## TEXTE PROPOSÉ
────────────────

Du sang sur la toile

Une jeune femme étranglée. Un père de famille lardé de 24 coups de couteaux. Et une équipe de flics chargée de résoudre ce double meurtre délicat -le père tranquille en question s’était en fait inventé une nouvelle famille, virtuelle, sur le Net.

De Miyabe Miyuki, Éditions Philippe Picquier, Traduit du japonais, 236 pages.

On imagine sans peine ce qu’un auteur anglais, américain, norvégien, sud-africain ou même belge aurait pu tirer d’une telle trame: du bruit, de la fureur, un peu d’action et beaucoup de prises de tête de flics. Mais nous sommes ici, principal intérêt de ce roman qui n’en a pas beaucoup, dans un polar japonais, où rien ne se passe comme ailleurs.

Ici, chez une des stars nipponnes du genre, tout est feutré, posé, réfléchi et très discipliné -« Takegami et Chikako inclinèrent la tête dans une même requête. Ils avaient beau avoir reçu l’aval du commandant des opérations, il était pour eux hors de question de passer outre l’avis du commissaire Tachikawa au risque de le vexer et de créer une source de discorde durable. »

────────────────

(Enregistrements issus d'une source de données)
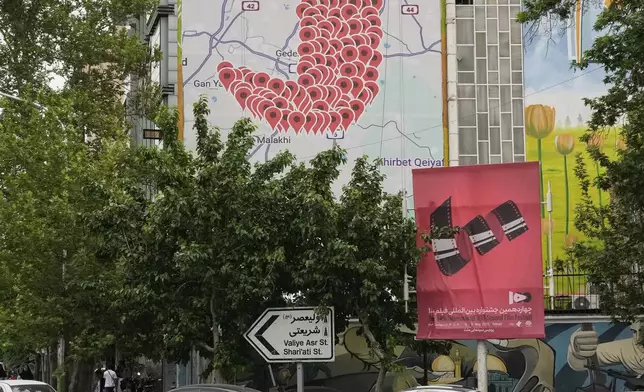 Motorcycles drive past an anti-Israel banner showing numerous locations in Israel as a Yemeni dagger (jambiya) with writing in Farsi reading: "All targets are within range, Yemeni missiles for now!", and in Hebrew "All targets are within reach, we will choose", at the Felestin (Palestine) Sq. in downtown Tehran, Iran, Monday, May 5, 2025. (AP Photo/Vahid Salemi)
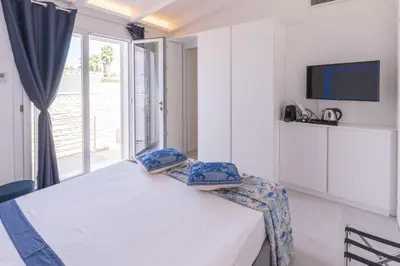 Letto o letti in una camera di Capo Norax chambre de luxe avec jacuzzi à 250m de la mer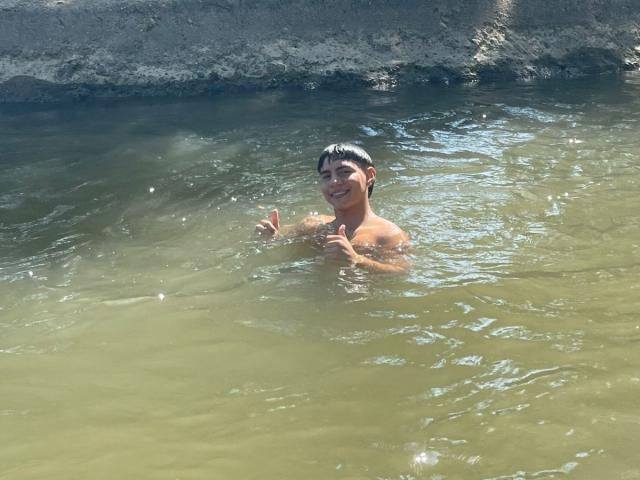 RichiMontes, con el cabello oscuro y mojado, está en agua poco profunda de color verdoso, mostrando una pequeña sonrisa y levantando el pulgar con su mano derecha. Está sin camisa, con una complexión delgada..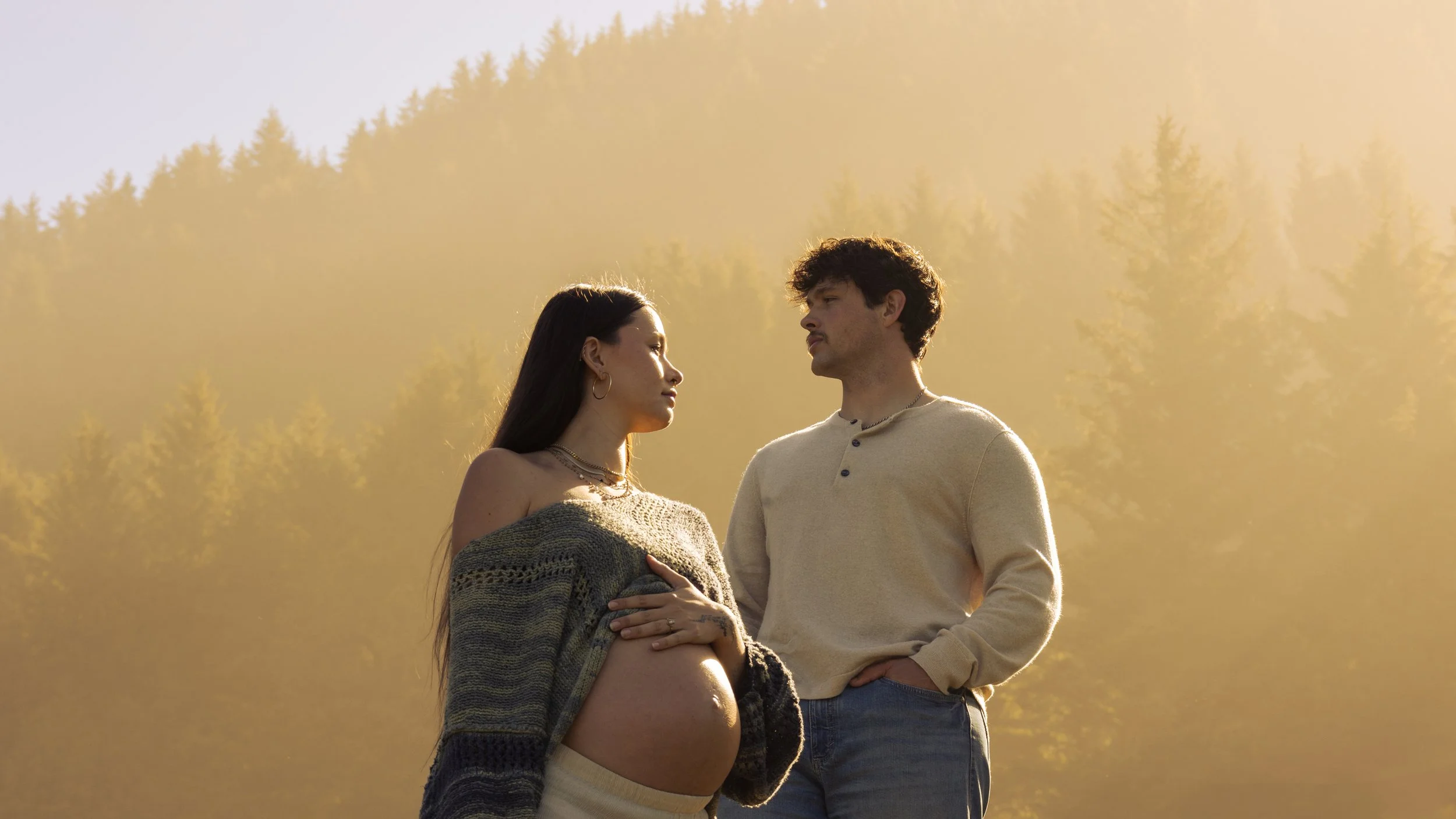 A pregnant woman and a man stand outdoors facing each other during sunset, with a background of trees and a golden sky.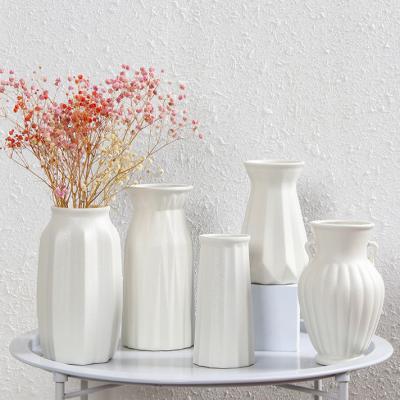 China Home Decorations Matt White Ceramic Irregular Art Plant Vase Decor Abstract Minimalist Porcelain Antique Indoor Vases for sale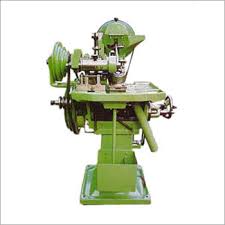 Screw head slotting machine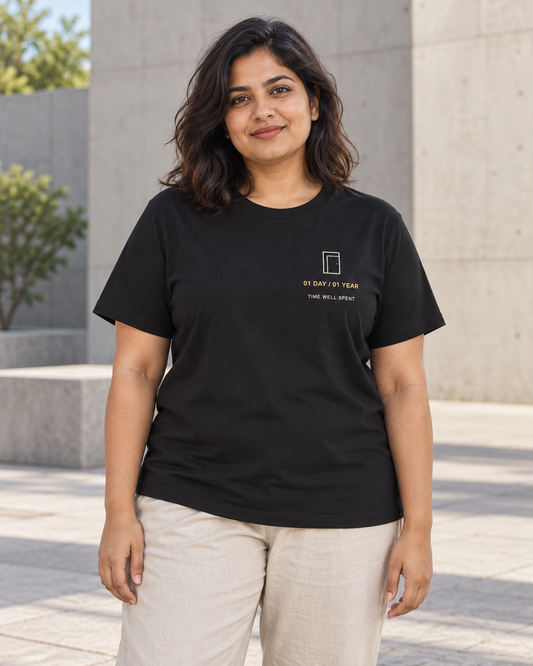 AI-generated lifestyle mockup of One Day One Year Minimalist Anime Soft Tee in black on an adult model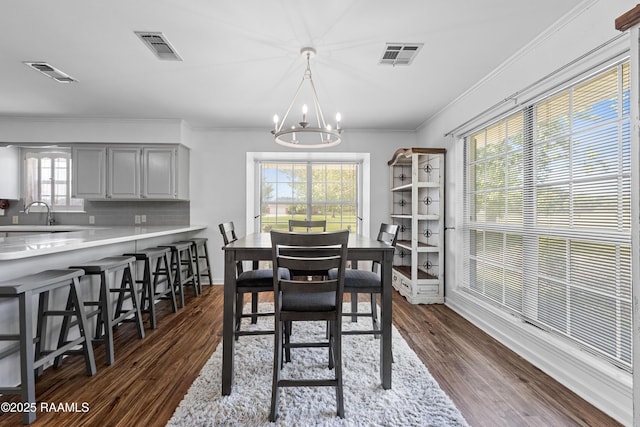 8001 Alpha Rd, Abbeville, LA 70510 - dining area with a chandelier, ornamental molding, and dark wood-style floors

────────────────

## CONSIGNE
Répondez aux questions suivantes à partir de la critique de roman.
(a) Combien de coups de couteau le père de famille a-t-il reçus ?
(b) De quelle langue le roman a-t-il été traduit ?
(c) Quel commissaire Takegami et Chikako ne veulent-ils pas vexer ?

## CORRIGÉ
(a) Il a reçu 24 coups de couteau.
(b) Il a été traduit du japonais.
(c) Ils ne veulent pas vexer le commissaire Tachikawa.